4. Materials and Methods

4.1. Participants and Design

The study population comprised adult men who participated in the health checkup program between January 2011 and December 2016 at Kangbuk Samsung Hospital Total Healthcare Centers in Seoul and Suwon, Korea. In total, 147,015 men who completed extensive questionnaires, including physical activity and the International Prostate Symptom Score (IPSS), and visited at least once for a follow-up by December 2017 were considered for inclusion.
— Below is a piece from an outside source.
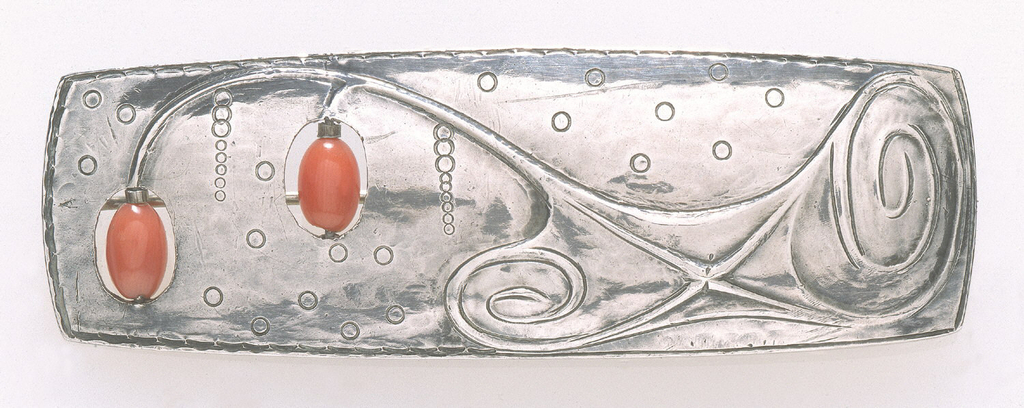 Rectangular, horizontal form with out-curved edges; surface chased with dots and abstract decoration reminiscent of curling plant stems with two coral beads depending in holes pierced in form; clasp on back side.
Exclusion criteria at baseline were as follows: missing data for SUA or BMI (n = 121); eGFR < 60 (mL/min/1.73 m2) (n = 509); serum prostate specific antigen (PSA) level ≥ 3 ng/dL (n = 2806); pyuria (n = 3867); hematuria (n = 6320); history of cardiovascular disease (n = 1725); history of malignancy (n = 2037); history of kidney, bladder, or prostate disease, including kidney stone, renal failure, and BPH (n = 8027); liver cirrhosis on ultrasonography (n = 70); use of antipsychotics or antidepressants (n = 452); use of medication for BPH (n = 3157); or use of medication for alopecia (n = 3157). Men with an IPSS ≥ 8 at baseline were also excluded (n = 22,084). Ultimately, 101,091 men were included (Figure 2). Among them, none had a history of gout or was on medication for gout.
Figure 2

Selection of the study population. BMI, body mass index; BPH, benign prostate hyperplasia; eGFR, estimated glomerular filtration rate; IPSS, International Prostate Symptom Score; PSA, prostate specific antigen; SUA, serum uric acid.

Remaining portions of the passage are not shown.